Bergvca / string_grouper

Super Fast String Matching in Python
MIT License
362 stars 76 forks source link

set max_n_matches=1 in match_most_similar() for a significant performance boost #60

Closed ParticularMiner closed 2 years ago

ParticularMiner commented 3 years ago

Hi @Bergvca,

I forgot to mention before: we can achieve a significant performance gain in the function: match_most_similar() by exploiting sparse_dot_topn to do most of the work for string_grouper. For instance, one test I performed using this method on the sec edgar dataset lasted only 11 seconds as opposed to 6 minutes without using this method (a ×33 boost)!

How? Add the following line to the definition of match_most_similar():

kwargs['max_n_matches'] = 1

This allows sparse_dot_topn itself (instead of string_grouper) to directly find the single most similar match in Series master per string in Series duplicates.
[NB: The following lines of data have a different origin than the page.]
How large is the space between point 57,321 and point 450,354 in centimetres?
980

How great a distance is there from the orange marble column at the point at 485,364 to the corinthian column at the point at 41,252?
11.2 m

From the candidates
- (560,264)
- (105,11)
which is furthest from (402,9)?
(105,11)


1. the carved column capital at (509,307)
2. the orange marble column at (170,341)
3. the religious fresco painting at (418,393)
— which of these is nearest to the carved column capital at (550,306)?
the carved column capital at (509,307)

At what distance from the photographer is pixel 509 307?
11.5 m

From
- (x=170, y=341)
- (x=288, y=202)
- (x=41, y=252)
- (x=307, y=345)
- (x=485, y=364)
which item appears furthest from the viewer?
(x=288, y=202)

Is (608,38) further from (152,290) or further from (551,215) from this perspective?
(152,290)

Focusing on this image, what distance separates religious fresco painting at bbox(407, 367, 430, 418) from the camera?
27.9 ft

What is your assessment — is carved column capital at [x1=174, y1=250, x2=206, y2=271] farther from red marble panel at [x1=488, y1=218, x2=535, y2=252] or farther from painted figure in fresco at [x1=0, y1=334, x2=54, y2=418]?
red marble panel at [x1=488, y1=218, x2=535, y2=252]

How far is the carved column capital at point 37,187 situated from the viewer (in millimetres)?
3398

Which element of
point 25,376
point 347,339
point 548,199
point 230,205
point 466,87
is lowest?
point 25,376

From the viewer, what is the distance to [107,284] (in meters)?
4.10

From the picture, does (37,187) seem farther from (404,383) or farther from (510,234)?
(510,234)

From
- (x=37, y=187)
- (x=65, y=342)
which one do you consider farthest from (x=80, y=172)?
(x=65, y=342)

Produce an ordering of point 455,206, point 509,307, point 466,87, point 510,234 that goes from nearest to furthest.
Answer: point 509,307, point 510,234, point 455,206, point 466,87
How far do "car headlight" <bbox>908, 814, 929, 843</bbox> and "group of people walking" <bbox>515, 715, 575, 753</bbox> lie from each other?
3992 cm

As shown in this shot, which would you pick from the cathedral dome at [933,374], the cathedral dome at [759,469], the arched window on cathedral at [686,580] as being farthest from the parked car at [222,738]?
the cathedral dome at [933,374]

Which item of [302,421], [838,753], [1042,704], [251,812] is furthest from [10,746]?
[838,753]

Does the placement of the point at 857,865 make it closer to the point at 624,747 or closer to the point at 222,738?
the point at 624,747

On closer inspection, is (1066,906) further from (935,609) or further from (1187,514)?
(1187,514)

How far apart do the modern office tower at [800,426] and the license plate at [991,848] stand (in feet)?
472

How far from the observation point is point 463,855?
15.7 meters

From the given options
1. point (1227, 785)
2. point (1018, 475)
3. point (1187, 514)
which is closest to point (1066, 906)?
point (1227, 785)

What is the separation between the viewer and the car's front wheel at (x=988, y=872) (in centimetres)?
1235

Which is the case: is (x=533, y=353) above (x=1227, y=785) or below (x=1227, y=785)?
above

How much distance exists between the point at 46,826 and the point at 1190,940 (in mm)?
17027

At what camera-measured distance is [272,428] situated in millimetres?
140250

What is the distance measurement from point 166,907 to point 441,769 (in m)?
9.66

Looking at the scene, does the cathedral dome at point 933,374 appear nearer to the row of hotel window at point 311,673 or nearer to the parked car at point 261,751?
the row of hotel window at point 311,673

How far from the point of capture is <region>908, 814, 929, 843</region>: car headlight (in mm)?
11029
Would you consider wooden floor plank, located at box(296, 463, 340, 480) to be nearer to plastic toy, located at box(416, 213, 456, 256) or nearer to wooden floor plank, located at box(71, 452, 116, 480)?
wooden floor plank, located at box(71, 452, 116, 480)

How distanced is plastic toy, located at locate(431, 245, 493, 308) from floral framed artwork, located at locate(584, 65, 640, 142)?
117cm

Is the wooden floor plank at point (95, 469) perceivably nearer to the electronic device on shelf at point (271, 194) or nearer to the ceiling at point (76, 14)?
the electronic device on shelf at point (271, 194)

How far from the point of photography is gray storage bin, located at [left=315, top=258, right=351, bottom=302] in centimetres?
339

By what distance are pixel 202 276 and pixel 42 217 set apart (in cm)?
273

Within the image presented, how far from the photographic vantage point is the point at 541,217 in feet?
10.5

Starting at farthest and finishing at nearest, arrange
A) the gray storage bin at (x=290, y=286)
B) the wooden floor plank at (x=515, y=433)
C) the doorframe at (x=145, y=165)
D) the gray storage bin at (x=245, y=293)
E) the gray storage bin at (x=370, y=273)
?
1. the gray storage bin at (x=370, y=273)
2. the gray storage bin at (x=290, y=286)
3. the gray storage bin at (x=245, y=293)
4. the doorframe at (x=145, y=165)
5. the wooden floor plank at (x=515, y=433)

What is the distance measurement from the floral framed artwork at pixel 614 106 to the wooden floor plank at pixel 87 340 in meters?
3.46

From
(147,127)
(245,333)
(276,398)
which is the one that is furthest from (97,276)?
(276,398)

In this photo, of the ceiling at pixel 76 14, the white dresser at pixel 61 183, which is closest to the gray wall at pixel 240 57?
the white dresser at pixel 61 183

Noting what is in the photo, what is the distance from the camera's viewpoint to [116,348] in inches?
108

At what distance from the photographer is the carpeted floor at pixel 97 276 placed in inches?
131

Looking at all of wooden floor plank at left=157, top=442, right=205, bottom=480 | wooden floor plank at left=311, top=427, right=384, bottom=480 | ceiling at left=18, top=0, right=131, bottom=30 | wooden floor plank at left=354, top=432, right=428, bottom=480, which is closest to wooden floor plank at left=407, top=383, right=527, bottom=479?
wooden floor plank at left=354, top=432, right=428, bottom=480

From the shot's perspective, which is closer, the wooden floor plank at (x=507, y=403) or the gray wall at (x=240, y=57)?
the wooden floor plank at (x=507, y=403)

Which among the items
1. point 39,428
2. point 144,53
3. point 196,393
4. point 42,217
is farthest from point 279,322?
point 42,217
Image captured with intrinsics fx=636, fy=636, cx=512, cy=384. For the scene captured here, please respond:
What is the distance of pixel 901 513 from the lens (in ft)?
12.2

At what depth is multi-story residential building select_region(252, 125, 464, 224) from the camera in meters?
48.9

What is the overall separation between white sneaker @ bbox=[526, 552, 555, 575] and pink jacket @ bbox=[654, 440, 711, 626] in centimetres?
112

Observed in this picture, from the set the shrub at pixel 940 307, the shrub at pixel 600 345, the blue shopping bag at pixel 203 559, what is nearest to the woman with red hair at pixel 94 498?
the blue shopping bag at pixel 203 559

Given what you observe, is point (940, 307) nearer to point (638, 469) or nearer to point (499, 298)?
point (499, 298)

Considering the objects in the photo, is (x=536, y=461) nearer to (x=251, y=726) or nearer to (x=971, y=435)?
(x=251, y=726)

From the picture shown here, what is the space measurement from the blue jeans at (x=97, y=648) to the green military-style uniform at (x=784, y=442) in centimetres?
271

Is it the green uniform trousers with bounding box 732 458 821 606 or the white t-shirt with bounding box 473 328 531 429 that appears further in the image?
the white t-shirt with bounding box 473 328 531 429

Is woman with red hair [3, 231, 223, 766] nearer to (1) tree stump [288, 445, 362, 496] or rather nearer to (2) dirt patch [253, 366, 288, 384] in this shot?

Afterwards string_grouper needs only to deal with those duplicates that found no match as usual.

Caution: To be able to do this I also needed to swap the argument positions of the two input matrices to the function awesome_cossim_topn, since awesome_cossim_topn only sorts the columns of matrix B and not matrix A in the matrix product A*B. In other words, A should be duplicates_matrix and B should be master_matrix (transposed of course).

The definition and default value of max_n_matches were updated accordingly.